Putting Unicode characters in JSON

On 03/22/2018 01:09 PM, Chris Angelico wrote:
> On Fri, Mar 23, 2018 at 6:46 AM, Tobiah <toby at tobiah.org> wrote:
>> I have some mailing information in a Mysql database that has
>> characters from various other countries.  The table says that
>> it's using latin-1 encoding.  I want to send this data out
>> as JSON.
>> So I'm just taking each datum and doing 'name'.decode('latin-1')

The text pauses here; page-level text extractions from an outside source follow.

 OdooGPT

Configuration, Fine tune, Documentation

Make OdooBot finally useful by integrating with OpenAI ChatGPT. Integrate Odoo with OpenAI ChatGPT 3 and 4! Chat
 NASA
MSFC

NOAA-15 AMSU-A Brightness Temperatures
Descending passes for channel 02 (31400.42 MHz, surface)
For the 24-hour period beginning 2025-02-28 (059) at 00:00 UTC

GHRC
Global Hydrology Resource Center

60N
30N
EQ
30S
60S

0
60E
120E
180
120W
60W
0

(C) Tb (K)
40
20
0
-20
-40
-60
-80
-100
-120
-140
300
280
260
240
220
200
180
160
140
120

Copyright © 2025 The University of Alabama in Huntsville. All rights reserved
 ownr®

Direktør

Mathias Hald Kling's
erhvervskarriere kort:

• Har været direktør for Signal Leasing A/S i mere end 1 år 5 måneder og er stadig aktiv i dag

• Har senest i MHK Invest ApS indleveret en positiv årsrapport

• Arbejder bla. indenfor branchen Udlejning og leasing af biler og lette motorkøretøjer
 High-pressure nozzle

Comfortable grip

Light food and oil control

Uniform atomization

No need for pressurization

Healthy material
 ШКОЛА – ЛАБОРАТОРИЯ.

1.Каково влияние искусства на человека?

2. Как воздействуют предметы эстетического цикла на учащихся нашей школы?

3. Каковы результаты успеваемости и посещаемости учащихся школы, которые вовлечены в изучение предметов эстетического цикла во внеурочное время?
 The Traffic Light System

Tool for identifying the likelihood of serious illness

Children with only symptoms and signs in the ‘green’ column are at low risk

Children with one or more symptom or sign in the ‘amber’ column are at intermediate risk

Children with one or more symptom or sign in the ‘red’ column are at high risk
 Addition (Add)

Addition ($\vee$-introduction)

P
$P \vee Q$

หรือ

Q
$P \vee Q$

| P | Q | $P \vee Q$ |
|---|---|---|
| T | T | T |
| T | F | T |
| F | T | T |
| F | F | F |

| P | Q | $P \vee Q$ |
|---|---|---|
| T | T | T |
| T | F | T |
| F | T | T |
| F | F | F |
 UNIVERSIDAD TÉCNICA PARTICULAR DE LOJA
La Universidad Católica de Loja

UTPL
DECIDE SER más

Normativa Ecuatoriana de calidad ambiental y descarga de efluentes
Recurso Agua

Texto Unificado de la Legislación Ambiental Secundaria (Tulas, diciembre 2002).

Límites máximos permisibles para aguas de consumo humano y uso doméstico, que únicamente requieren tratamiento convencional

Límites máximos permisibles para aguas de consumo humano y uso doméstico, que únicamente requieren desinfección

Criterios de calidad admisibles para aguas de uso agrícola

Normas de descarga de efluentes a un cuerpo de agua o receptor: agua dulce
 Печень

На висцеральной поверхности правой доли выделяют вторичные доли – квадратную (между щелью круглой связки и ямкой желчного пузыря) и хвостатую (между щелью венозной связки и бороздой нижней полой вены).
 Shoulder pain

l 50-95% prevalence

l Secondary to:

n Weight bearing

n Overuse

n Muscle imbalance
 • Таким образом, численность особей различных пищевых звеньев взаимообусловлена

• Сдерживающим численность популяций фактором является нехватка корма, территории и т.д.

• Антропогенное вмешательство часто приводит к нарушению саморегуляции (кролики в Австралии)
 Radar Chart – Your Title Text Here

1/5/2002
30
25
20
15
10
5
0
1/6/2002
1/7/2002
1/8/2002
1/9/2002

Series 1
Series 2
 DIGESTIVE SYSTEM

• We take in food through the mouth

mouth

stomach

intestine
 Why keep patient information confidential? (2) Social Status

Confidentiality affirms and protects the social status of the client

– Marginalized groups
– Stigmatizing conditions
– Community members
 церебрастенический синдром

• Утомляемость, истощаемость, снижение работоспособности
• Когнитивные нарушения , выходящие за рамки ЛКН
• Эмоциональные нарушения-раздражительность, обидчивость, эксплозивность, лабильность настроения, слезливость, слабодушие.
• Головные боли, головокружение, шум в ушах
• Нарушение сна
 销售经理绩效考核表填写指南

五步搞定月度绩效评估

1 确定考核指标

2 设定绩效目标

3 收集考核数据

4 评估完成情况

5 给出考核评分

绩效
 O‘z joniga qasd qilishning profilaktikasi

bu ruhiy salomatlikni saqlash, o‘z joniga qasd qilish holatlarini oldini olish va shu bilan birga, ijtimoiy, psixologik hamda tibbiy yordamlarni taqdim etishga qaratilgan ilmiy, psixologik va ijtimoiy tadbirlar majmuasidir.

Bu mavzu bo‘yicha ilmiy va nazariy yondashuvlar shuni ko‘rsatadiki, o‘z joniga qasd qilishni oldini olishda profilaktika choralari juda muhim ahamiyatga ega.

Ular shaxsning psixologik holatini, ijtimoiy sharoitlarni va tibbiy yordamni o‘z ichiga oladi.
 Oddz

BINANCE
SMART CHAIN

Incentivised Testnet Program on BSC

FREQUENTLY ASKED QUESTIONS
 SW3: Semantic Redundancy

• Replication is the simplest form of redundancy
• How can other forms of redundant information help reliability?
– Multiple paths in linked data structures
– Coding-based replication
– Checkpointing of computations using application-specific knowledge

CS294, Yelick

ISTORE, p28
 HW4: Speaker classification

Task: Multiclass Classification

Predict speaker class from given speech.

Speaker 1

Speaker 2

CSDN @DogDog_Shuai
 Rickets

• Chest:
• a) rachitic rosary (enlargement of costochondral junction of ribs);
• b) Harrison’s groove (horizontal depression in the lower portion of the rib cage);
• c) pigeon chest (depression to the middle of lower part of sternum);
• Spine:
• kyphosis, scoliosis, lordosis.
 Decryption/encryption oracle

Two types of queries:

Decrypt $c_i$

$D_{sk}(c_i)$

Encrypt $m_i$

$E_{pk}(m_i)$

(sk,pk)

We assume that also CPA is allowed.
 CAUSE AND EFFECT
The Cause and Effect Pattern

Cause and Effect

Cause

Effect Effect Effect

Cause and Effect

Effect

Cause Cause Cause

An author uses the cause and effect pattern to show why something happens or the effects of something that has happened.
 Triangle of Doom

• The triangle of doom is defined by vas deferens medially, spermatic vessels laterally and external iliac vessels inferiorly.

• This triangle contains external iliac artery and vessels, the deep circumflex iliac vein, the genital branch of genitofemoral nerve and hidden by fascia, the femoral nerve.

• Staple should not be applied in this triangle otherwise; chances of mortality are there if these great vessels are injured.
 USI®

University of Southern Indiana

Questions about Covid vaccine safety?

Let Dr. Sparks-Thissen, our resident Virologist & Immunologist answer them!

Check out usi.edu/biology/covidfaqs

>> and adding the resulting Unicode value right into my JSON structure
>> before doing .dumps() on it.  This seems to work, and I can consume
>> the JSON with another program and when I print values, they look nice
>> with the special characters and all.
>> I was reading though, that JSON files must be encoded with UTF-8.  So
>> should I be doing string.decode('latin-1').encode('utf-8')?  Or does
>> the json module do that for me when I give it a unicode object?
> Reconfigure your MySQL database to use UTF-8. There is no reason to
> use Latin-1 in the database.
> If that isn't an option, make sure your JSON files are pure ASCII,
> which is the common subset of UTF-8 and Latin-1.
> ChrisA

It works the way I'm doing it.  I checked and it turns out that
whether I do datum.decode('latin-1') or datum.decode('latin-1').encode('utf8')
I get identical JSON files after .dumps().